The system to WMT 2014 used the following commands for training/applying the compound splitter:
hybrid_compound_splitter.py -train -syntax -corpus INPUT_FILE -model MODEL_FILE
hybrid_compound_splitter.py -write-filler -no-truecase -q -syntax -smor zmorge-{version}-smor_newlemma.a -model MODEL_FILE < INPUT_FILE > OUTPUT_FILE
In a string-to-tree system with a syntactic representation of compounds, just apply the following regex substitution to the output for compound merging:
s/ \@(.*?)\@ /\1/g;
-
enrich_labelset.py
modification of ParZu dependency label set for SMT, splitting up overgeneral labels into distinct subtypes. This script can be applied to ParZu output in CONLL format (before conversion into moses format with the script included in mosesdecoder under
scripts/training/wrappers/conll2mosesxml.py
).Use command line option
--wmt14
to activate the modifications used for the submission. Assuming you have the (German-side) tokenized corpus asINPUT_FILE
, the Moses parsed files are generated as follows:/path/to/mosesdecoder/scripts/tokenizer/deescape-special-chars.perl < INPUT_FILE | \ /path/to/ParZu/parzu -i tokenized_lines --projective | \ enrich_labelset.py --wmt14 | \ /path/to/mosesdecoder/scripts/training/wrappers/conll2mosesxml.py
-
emnlp2015/*
scripts used for tree binarization, verb particle restructuring, and (a modified) compound splitting. The techniques are described in Sennrich and Haddow (2015).
-
example/toy_example*.config
toy configs for the moses experimental management system (EMS) that document good settings for training string-to-tree system, and automates the integration of ParZu, compound splitting, tuning on a syntactic metric, a relational dependency language model, and other models into the training process. The different toy examples also document our submissions to the WMT 2014/5 shared translation tasks.
To facilitate reproduction of our results, parses of the German WMT data sets have been released: http://statmt.org/rsennrich/parsed_wmt/
The scripts are available under the LGPL v2.
The Edinburgh syntax submission to WMT 2014 is described in:
Philip Williams, Rico Sennrich, Maria Nadejde, Matthias Huck, Eva Hasler and Philipp Koehn (2014): Edinburgh's Syntax-Based Systems at WMT 2014. In: Proceedings of the Ninth Workshop on Statistical Machine Translation.
More details are provided in:
Rico Sennrich, Philip Williams, Matthias Huck (2015): A tree does not make a well-formed sentence: Improving syntactic string-to-tree statistical machine translation with more linguistic knowledge.

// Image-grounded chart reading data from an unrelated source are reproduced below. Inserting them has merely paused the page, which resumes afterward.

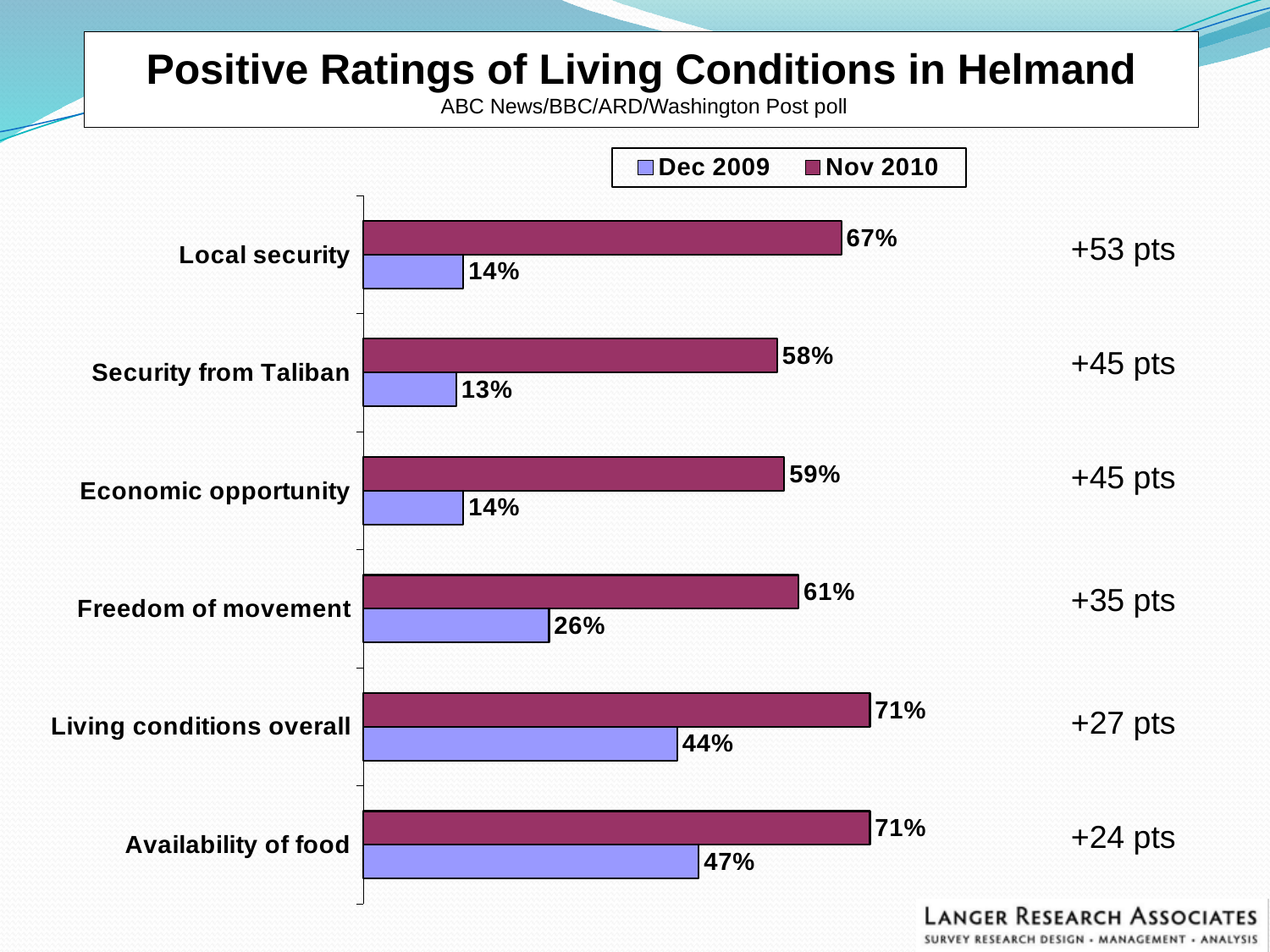
What was the Dec 2009 positive rating for Freedom of movement? 26% What is the difference between the Nov 2010 and Dec 2009 ratings for Living conditions overall? 27 pts What kind of chart is shown on the slide? Bar chart How many series does the legend list? 2 What was the Nov 2010 positive rating for Local security? 67% What was the Dec 2009 positive rating for Availability of food? 47% How many categories are shown in the chart? 6 Which poll is cited in the chart's subtitle? ABC News/BBC/ARD/Washington Post poll Which category had the lowest Nov 2010 positive rating? Security from Taliban Which is larger: the Nov 2010 rating for Economic opportunity or the Nov 2010 rating for Freedom of movement? Freedom of movement Which category had the lowest Dec 2009 positive rating? Security from Taliban Which category showed the largest point gain from Dec 2009 to Nov 2010? Local security (+53 pts)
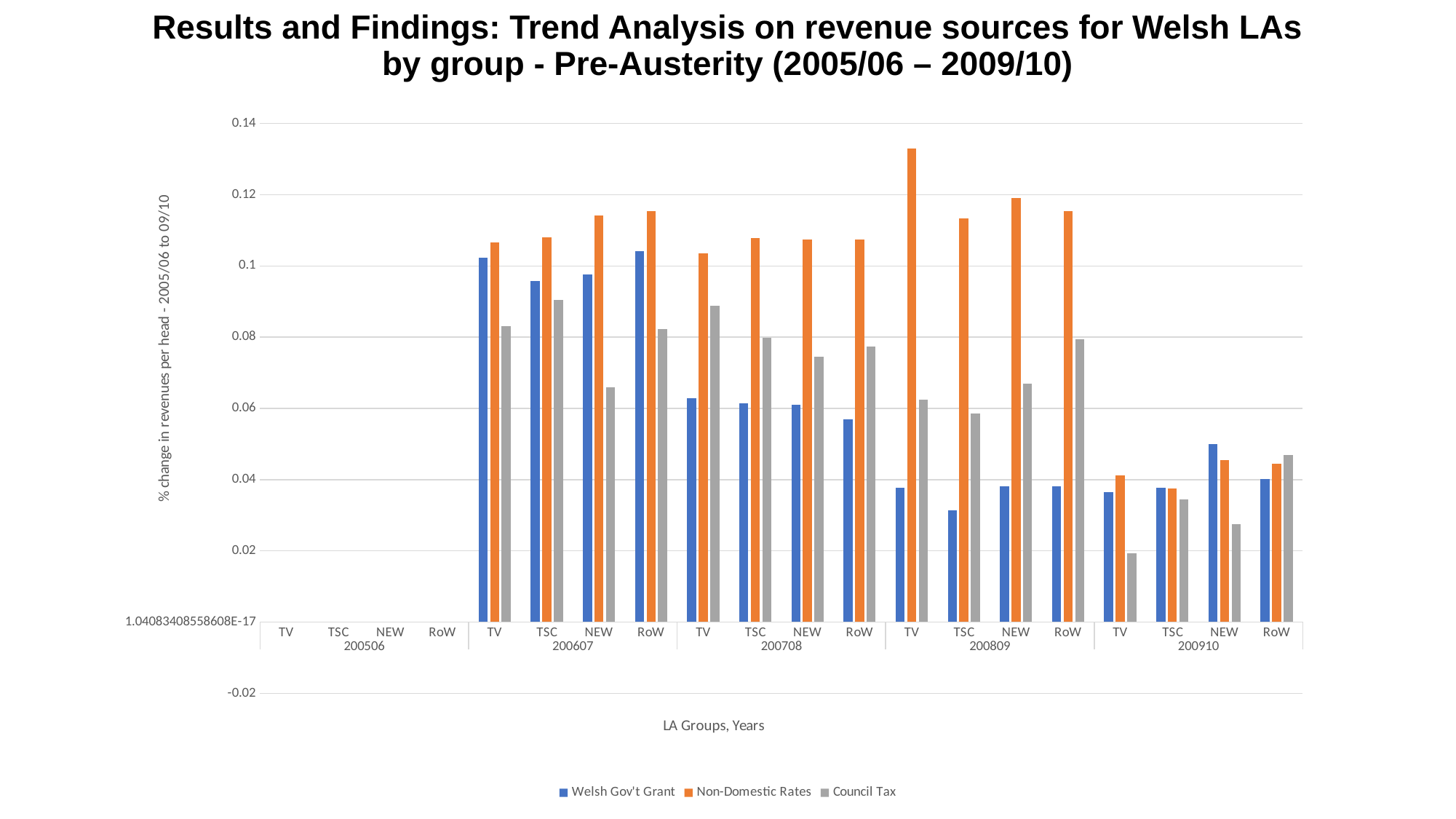
Is the Non-Domestic Rates value for TV in 200809 greater or less than 0.12? greater How many series does the legend list? 3 Does the Welsh Gov't Grant value for TV rise or fall from 200607 to 200910? fall Which year and LA group has the highest Non-Domestic Rates bar? TV, 200809 What kind of chart is shown on the slide? Bar chart Is the Welsh Gov't Grant value for TSC in 200809 greater or less than 0.04? less Is the Council Tax value for TV in 200910 greater or less than 0.04? less For NEW in 200910, which is larger: Welsh Gov't Grant or Council Tax? Welsh Gov't Grant How many LA group categories are shown within each year on the x axis? 4 How many year groups are shown along the x axis? 5 Which year and LA group has the lowest Council Tax bar among those with visible bars? TV, 200910 For TV in 200809, which is larger: Non-Domestic Rates or Welsh Gov't Grant? Non-Domestic Rates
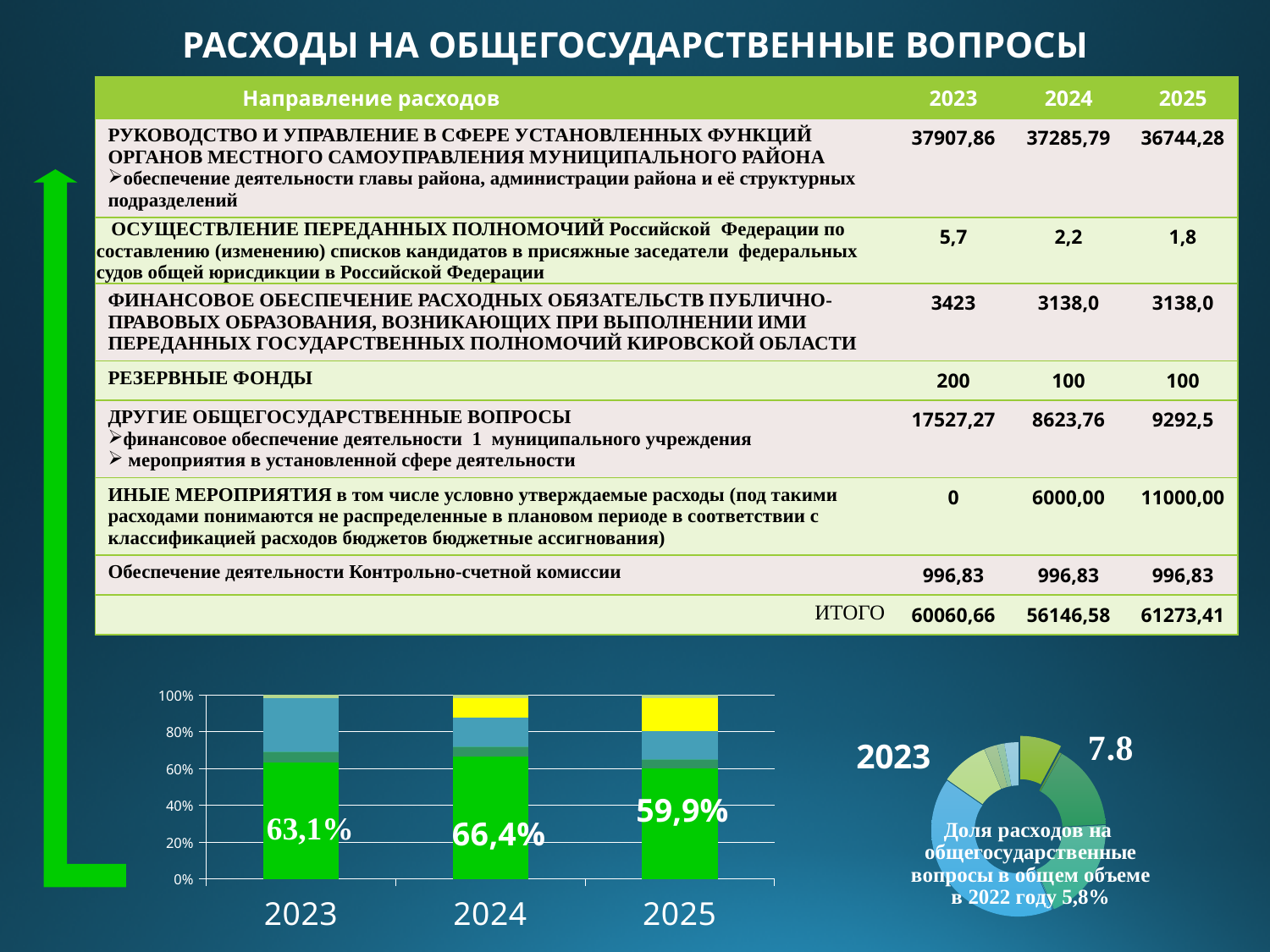
How many years (categories) are shown on the x axis of the stacked bar chart at the bottom left? 3 In the stacked bar chart at the bottom left, what is the labelled value of the green segment for 2025? 59,9% In the stacked bar chart at the bottom left, which year has the smallest labelled green segment? 2025 In the stacked bar chart at the bottom left, which year's bar has no yellow segment at the top? 2023 In the stacked bar chart at the bottom left, by how many percentage points does the green segment for 2024 exceed the green segment for 2025? 6,5 In the stacked bar chart at the bottom left, which year has the largest labelled green segment? 2024 What kind of chart is shown at the bottom left of the slide? Stacked bar chart What value is printed next to the doughnut chart at the bottom right, labelled 2023? 7.8 In the stacked bar chart at the bottom left, what is the labelled value of the green segment for 2024? 66,4% In the stacked bar chart at the bottom left, is the green segment larger for 2023 or for 2025? 2023 In the stacked bar chart at the bottom left, is the green segment for 2025 greater or less than 60%? less In the stacked bar chart at the bottom left, what is the labelled value of the green segment for 2023? 63,1%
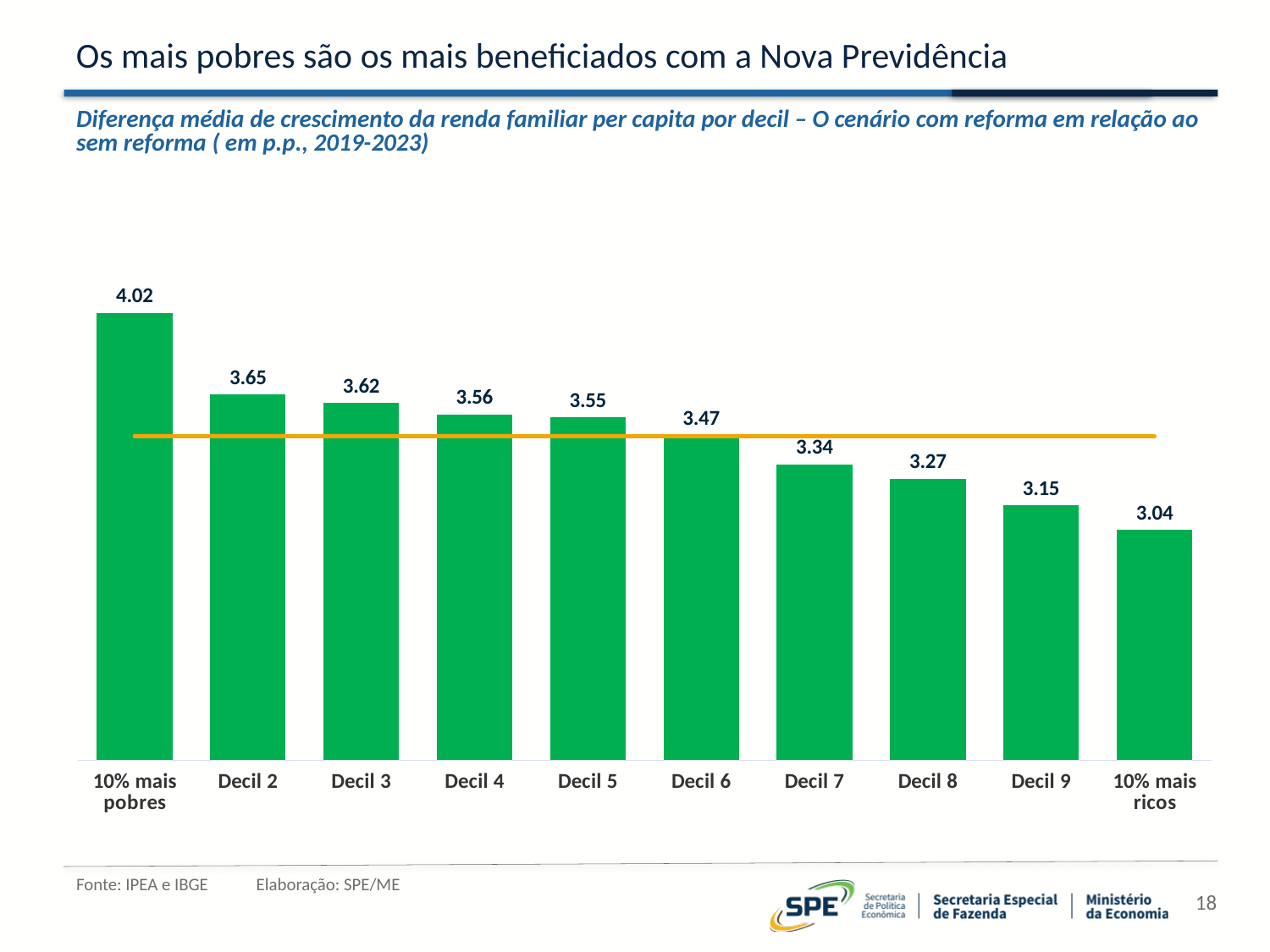
What colour are the bars in the chart? Green How many categories are shown on the x axis? 10 What is the difference between the values for Decil 2 and Decil 7? 0.31 Which category has the highest value? 10% mais pobres Which category has the lowest value? 10% mais ricos What is the value for Decil 8? 3.27 Do the values rise or fall moving from '10% mais pobres' to '10% mais ricos' along the x axis? Fall Which is larger, the value for Decil 3 or the value for Decil 9? Decil 3 What is the difference between the values for '10% mais pobres' and '10% mais ricos'? 0.98 What is the value for Decil 5? 3.55 What is the value for the '10% mais ricos' bar? 3.04 What kind of chart is shown on the slide? Bar chart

In: Computer Speech & Language, 32(1):27-45. Hybrid Machine Translation: integration of linguistics and statistics.
The Edinburgh syntax submission to WMT 2015 is described in:
Philip Williams, Rico Sennrich, Maria Nadejde, Matthias Huck and Philipp Koehn (2015): Edinburgh's Syntax-Based Systems at WMT 2015. In: Proceedings of the Tenth Workshop on Statistical Machine Translation. Lisbon, Portugal, pp. 199-209.
More details are provided in:
Rico Sennrich (2015): Modelling and Optimizing on Syntactic N-Grams for Statistical Machine Translation. In: Transactions of the Association for Computational Linguistics 3, 169--182.
Rico Sennrich and Barry Haddow (2015): A Joint Dependency Model of Morphological and Syntactic Structure for Statistical Machine Translation. In: Proceedings of the 2015 Conference on Empirical Methods in Natural Language Processing. Lisbon, Portugal, pp. 2081-2087.